We don’t invest in policy, we invest in people, but we know that our companies are going to have to address the changing policy landscape.

DBL Partners helps to shape the policy landscape by convening roundtable meetings, advocating for legislation and reaching out to regulators in order to help create a more favorable environment for innovation. This sort of engagement is relatively low-cost in the short term, but it can have massive benefits in the long term, especially as new technologies begin to scale up.

Shah pointed out that the challenges facing climate tech don’t end once solutions reach commercialization.
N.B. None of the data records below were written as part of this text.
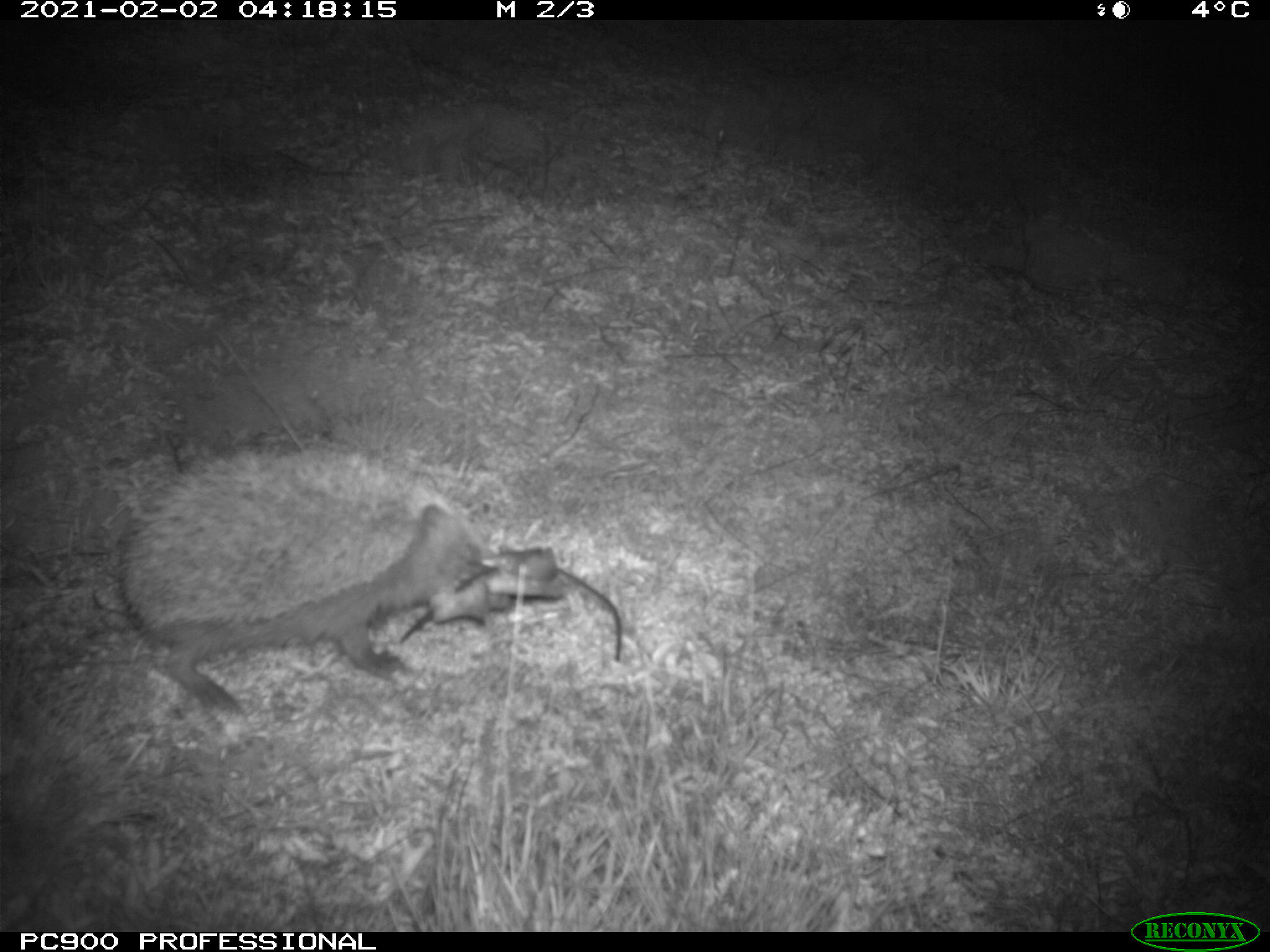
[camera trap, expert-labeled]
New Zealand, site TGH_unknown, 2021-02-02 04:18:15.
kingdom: Animalia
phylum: Chordata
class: Mammalia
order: Eulipotyphla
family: Erinaceidae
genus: Erinaceus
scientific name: Erinaceus europaeus europaeus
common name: european hedgehog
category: hedgehog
Hedgehog (european hedgehog) (Erinaceus europaeus europaeus).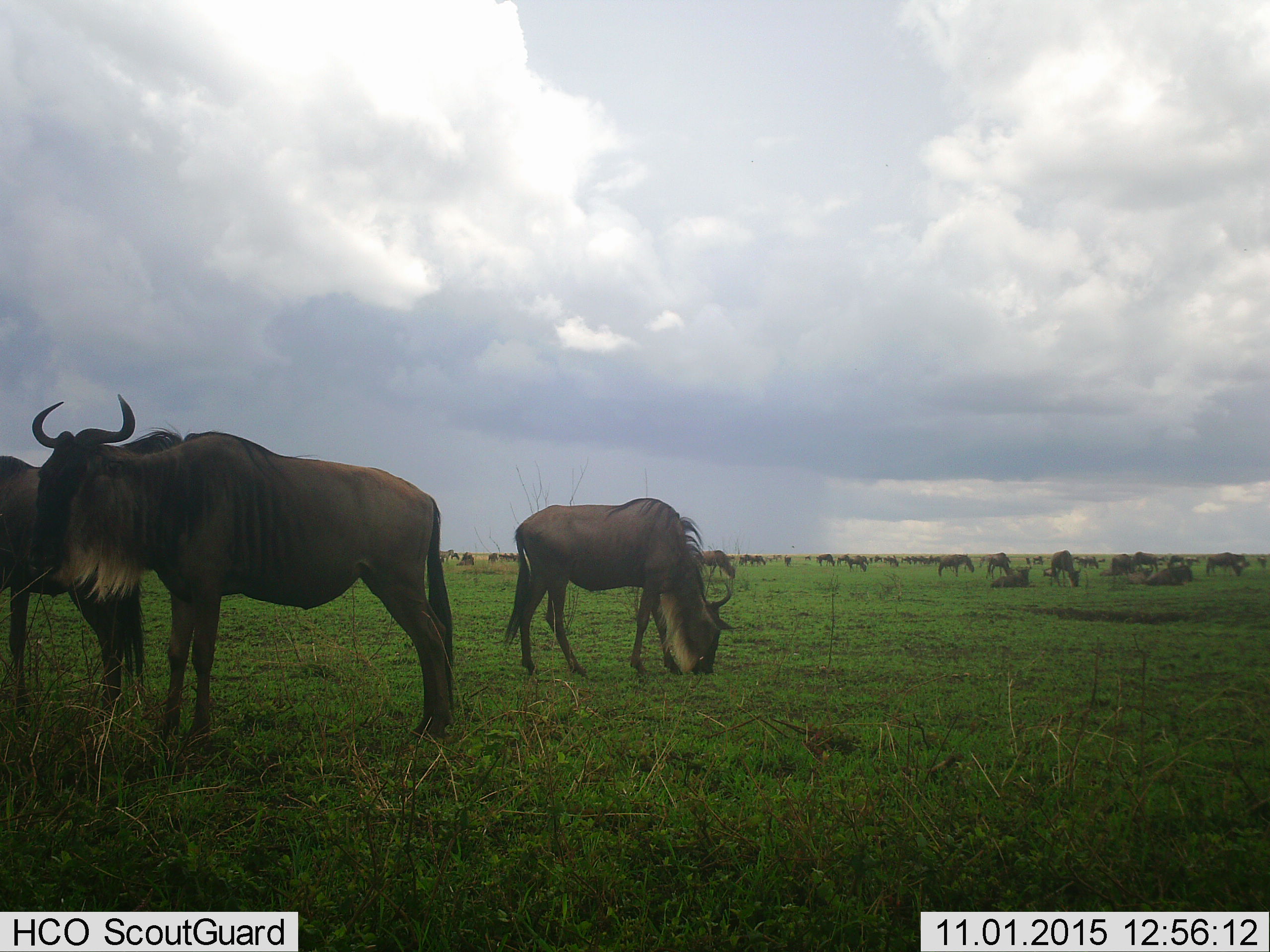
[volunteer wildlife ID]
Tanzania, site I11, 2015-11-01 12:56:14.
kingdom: Animalia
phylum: Chordata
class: Mammalia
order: Artiodactyla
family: Bovidae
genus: Connochaetes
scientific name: Connochaetes taurinus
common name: blue wildebeest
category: wildebeest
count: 11-50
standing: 60%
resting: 40%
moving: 20%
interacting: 0%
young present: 10%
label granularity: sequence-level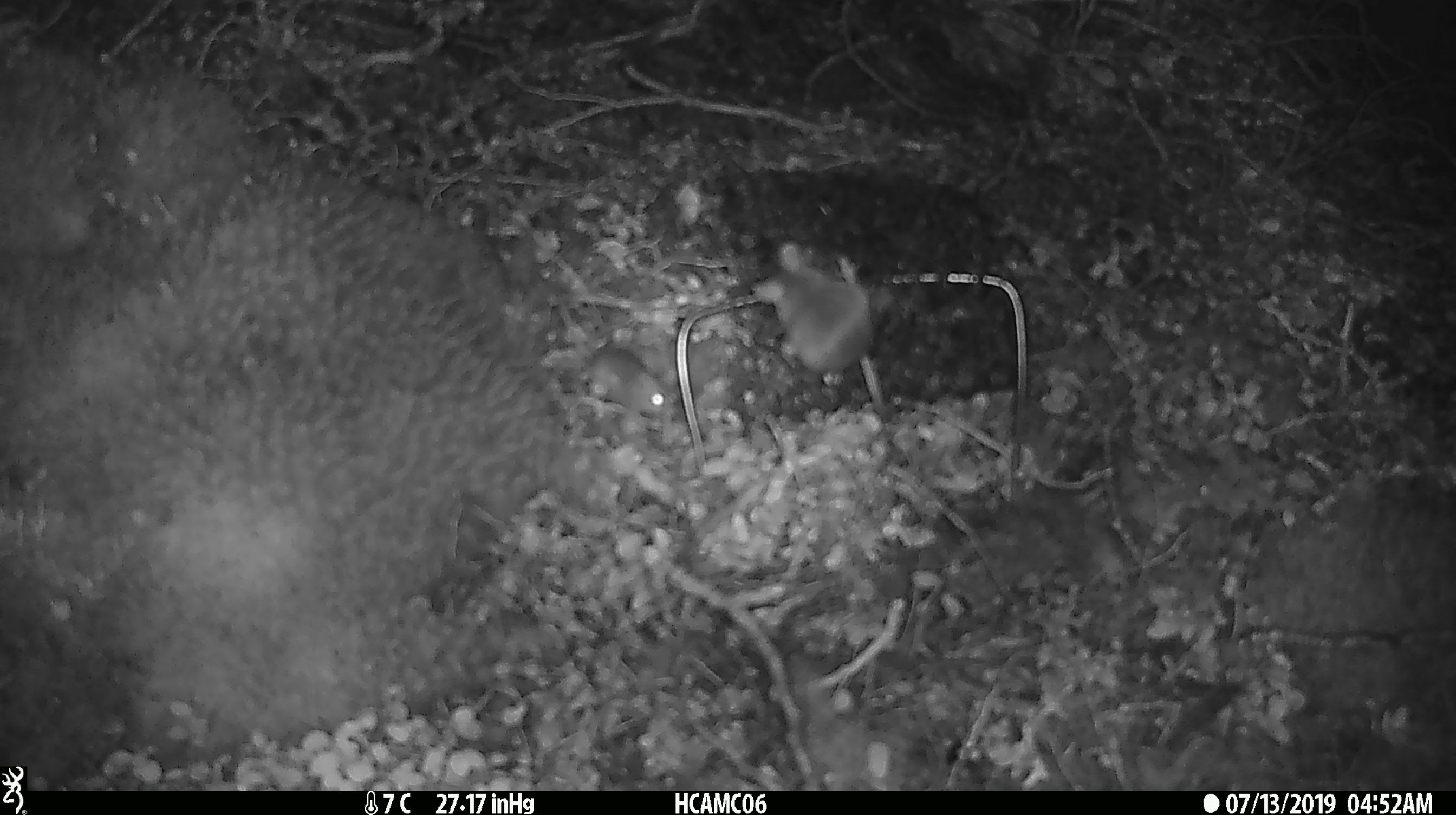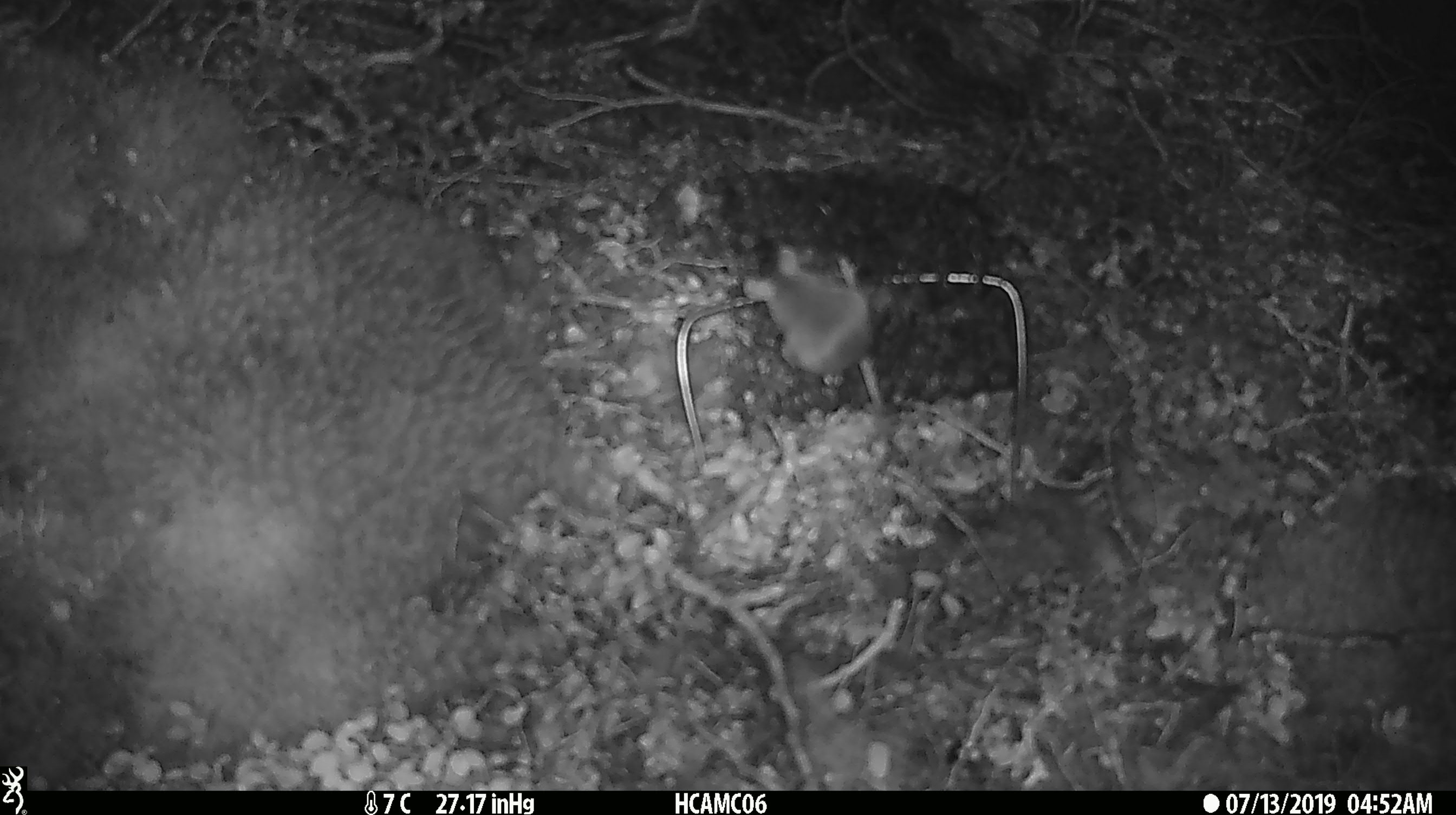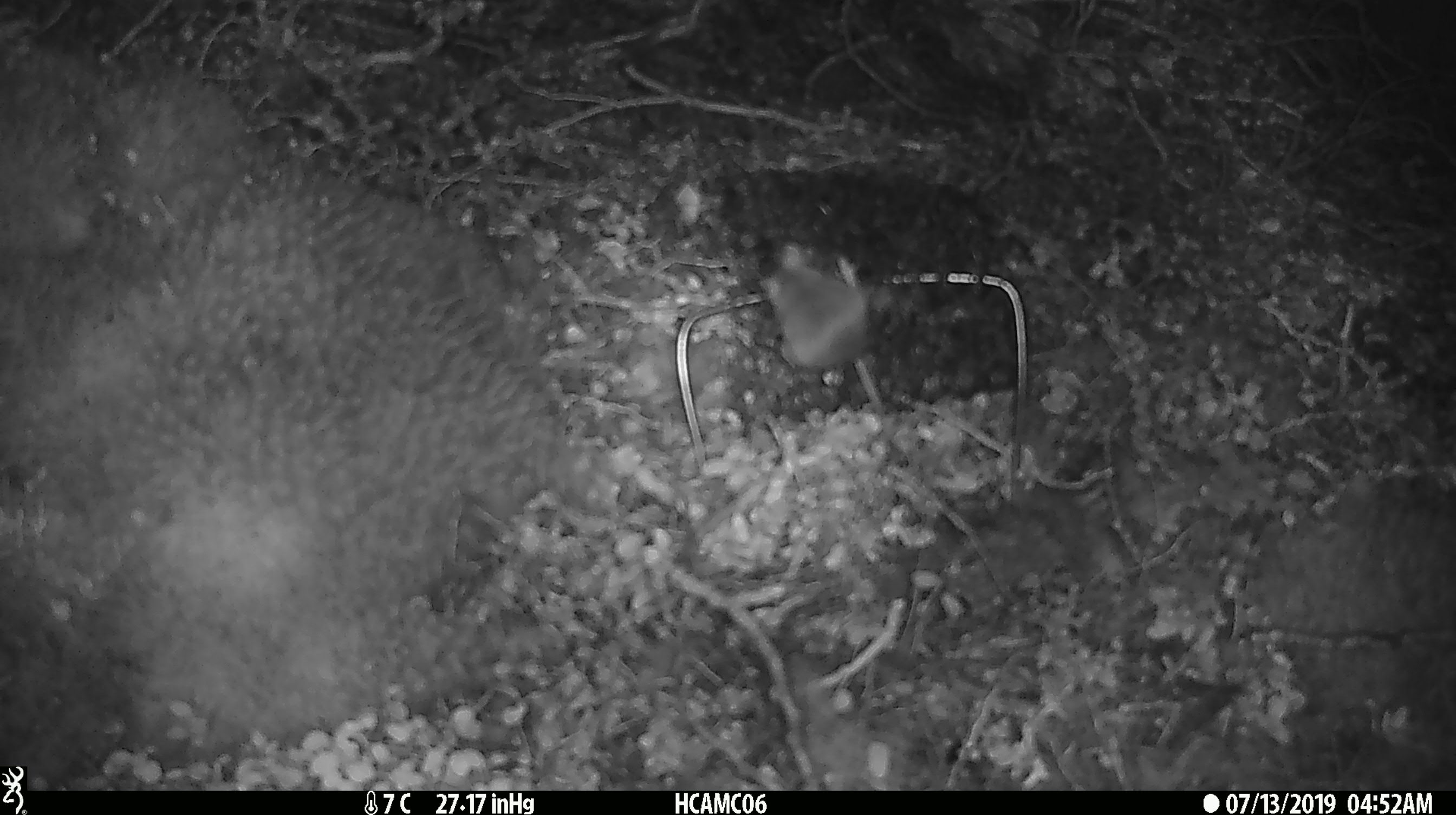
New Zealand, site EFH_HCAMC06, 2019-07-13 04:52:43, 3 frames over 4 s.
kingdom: Animalia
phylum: Chordata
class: Mammalia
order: Rodentia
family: Muridae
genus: Mus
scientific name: Mus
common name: mouse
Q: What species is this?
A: Mouse (Mus).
Nascent technologies still need to be deployed at a large scale to have impact.

"A lot of us focus on going from zero to millions," he said, "but then, in fact, millions to billions is still nascent."

Reaching the necessary scale requires a careful alignment of technological development, market creation, political support and investment across a wide spectrum of capital.

"All of these things work together in tandem to really unlock nascent technologies," Shah said.

This story was updated June 4 to correct Apeel's funding information.